═════ Information supplied
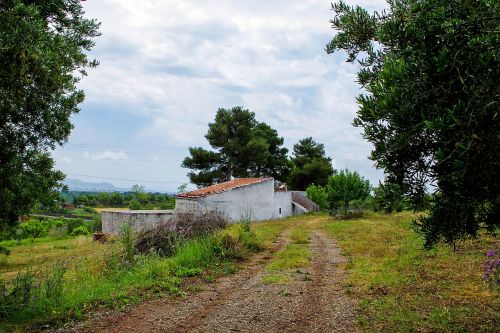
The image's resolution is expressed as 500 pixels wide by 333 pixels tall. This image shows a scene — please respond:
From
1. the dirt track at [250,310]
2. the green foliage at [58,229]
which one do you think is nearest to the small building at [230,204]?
the green foliage at [58,229]

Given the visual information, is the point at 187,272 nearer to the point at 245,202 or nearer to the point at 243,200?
the point at 243,200

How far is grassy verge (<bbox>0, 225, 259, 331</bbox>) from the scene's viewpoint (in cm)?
792

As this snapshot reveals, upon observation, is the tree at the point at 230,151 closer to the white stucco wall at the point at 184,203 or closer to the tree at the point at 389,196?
the white stucco wall at the point at 184,203

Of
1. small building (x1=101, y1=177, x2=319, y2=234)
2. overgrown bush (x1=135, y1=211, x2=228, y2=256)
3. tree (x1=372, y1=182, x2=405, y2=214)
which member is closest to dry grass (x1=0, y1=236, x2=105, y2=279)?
overgrown bush (x1=135, y1=211, x2=228, y2=256)

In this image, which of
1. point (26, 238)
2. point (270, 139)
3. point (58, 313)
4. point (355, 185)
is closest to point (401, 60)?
point (58, 313)

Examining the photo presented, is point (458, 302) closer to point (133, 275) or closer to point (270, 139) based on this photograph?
point (133, 275)

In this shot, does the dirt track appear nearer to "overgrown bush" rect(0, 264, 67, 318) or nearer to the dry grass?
"overgrown bush" rect(0, 264, 67, 318)

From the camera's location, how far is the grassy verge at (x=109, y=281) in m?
7.92

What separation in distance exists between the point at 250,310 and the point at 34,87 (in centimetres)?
583

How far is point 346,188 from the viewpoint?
43344 mm

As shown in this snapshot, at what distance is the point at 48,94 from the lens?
8016mm

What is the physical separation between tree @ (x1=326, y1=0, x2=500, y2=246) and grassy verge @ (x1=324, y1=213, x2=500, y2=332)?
3.83 feet

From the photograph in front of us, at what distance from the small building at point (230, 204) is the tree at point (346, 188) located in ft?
18.8

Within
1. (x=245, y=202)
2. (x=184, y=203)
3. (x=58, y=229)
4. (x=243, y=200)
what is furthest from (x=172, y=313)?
(x=58, y=229)
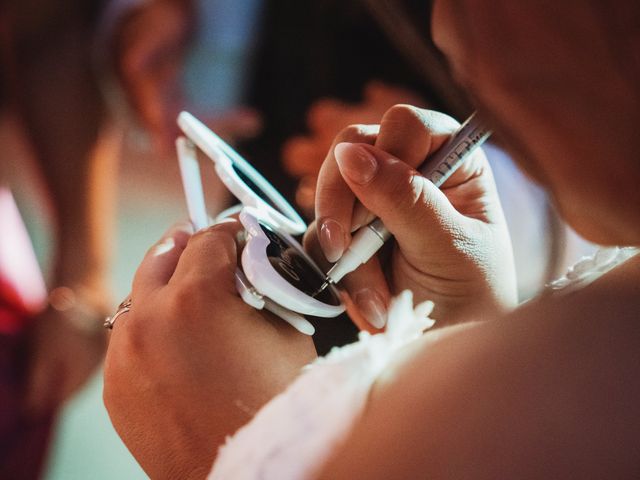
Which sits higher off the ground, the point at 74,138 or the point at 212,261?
the point at 74,138

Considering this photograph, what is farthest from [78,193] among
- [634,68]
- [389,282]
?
[634,68]

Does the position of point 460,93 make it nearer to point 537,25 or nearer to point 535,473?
point 537,25

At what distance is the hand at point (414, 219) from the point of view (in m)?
0.45

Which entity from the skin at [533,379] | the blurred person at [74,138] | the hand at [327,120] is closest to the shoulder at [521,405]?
the skin at [533,379]

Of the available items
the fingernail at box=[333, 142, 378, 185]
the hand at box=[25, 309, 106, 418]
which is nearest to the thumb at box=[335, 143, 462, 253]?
the fingernail at box=[333, 142, 378, 185]

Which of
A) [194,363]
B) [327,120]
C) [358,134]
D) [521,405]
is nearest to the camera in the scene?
[521,405]

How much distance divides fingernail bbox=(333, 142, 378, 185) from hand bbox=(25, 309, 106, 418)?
74 cm

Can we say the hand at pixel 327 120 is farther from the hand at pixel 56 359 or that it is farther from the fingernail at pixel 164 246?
the hand at pixel 56 359

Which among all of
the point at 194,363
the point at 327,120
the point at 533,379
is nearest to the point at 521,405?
══════════
# Stated goal:
Do not include the pictures. Quote only the lines from the line with "As shown in" through the end of the material, both ends included, exactly.

# Output:
As shown in this snapshot, at what distance is the point at 48,94 from the lens?
8016mm

What is the physical separation between tree @ (x1=326, y1=0, x2=500, y2=246) and grassy verge @ (x1=324, y1=213, x2=500, y2=332)?
3.83 feet

From the photograph in front of us, at what distance from the small building at point (230, 204) is the tree at point (346, 188) located in ft?
18.8

Within
1. (x=245, y=202)
2. (x=184, y=203)
3. (x=58, y=229)
4. (x=243, y=200)
what is furthest from (x=172, y=313)?
(x=58, y=229)
Which sits higher off the ground, the point at 74,138 or the point at 212,261?
the point at 74,138

Considering this photograph, what is farthest from [78,193] among
- [634,68]
- [389,282]
?
[634,68]

Does the position of point 460,93 make it nearer to point 537,25 or nearer to point 535,473?
point 537,25

At what distance is the hand at point (414, 219) from the point of view (in m)?
0.45

Which entity from the skin at [533,379] | the blurred person at [74,138] | the hand at [327,120] is closest to the shoulder at [521,405]?
the skin at [533,379]

Of the available items
the fingernail at box=[333, 142, 378, 185]
the hand at box=[25, 309, 106, 418]
which is nearest to the thumb at box=[335, 143, 462, 253]?
the fingernail at box=[333, 142, 378, 185]

Which of
A) [194,363]
B) [327,120]
C) [358,134]
D) [521,405]
is nearest to the camera in the scene?
[521,405]

How much distance divides fingernail bbox=(333, 142, 378, 185) from hand bbox=(25, 309, 106, 418)?
74 cm

Can we say the hand at pixel 327 120 is farther from the hand at pixel 56 359 or that it is farther from the fingernail at pixel 164 246?
the hand at pixel 56 359

Which among all of
the point at 194,363
the point at 327,120
the point at 533,379
is nearest to the point at 521,405?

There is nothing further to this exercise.